Pour juger de la beauté de cette œuvre, il suffit de la regarder. Du sol de l’église jusqu’à l’œil de la lanterne, on compte cent cinquante-quatre brasses ; la lanterne a trente-six brasses de hauteur, la boule de cuivre[3] quatre brasses ; et la croix huit brasses, ce qui donne en tout deux cent soixante-deux brasses. On peut affirmer que jamais les anciens n’ont construit d’édifice aussi élevé et aussi risqué ; cette coupole paraît combattre avec le ciel, et elle monte à une si grande hauteur, que les montagnes qui environnent Florence paraissent semblables à elle. Et en vérité le ciel semble, lui aussi, lui porter envie, car la foudre ne cesse de la frapper.

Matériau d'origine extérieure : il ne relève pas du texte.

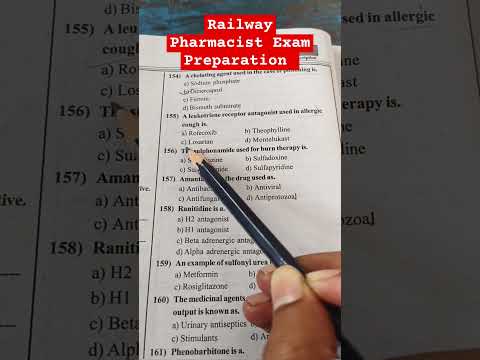 Railway Pharmacist Exam Preparation @GPATDISCUSSIONCENTER @pharmamcq #rrb #motivation #upsc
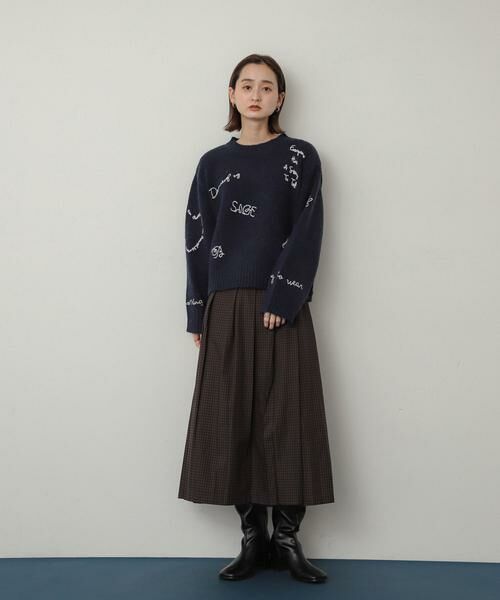 SENSE OF PLACE by URBAN RESEARCH / センスオブプレイス バイ アーバンリサーチ ブーツ（ショート丈） | 『消臭』スクエアトゥストレッチロングブーツ | 詳細30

Tout en s’occupant de ces travaux, Filippo donna ses soins à de nombreuses constructions que nous allons passer en revue. Il de sa propre main le beau modèle du chapitre de Santa Croce, à Florence, pour la famille des Pazzi, et celui du palais des Busini[4], assez vaste pour loger deux familles. On lui doit également le modèle du palais

  1. La première pierre en fut placée en 1445, la dernière en 1461.
  2. La coupole fut découverte en 1436.
  3. Placée par Verrochio, vingt-trois ans après la mort de Filippo. Jetée à terre en 1601 par la foudre, elle fut remplacée par une plus grande.
  4. Aujourd’hui palais Quaratesi, place d’Ognissanti.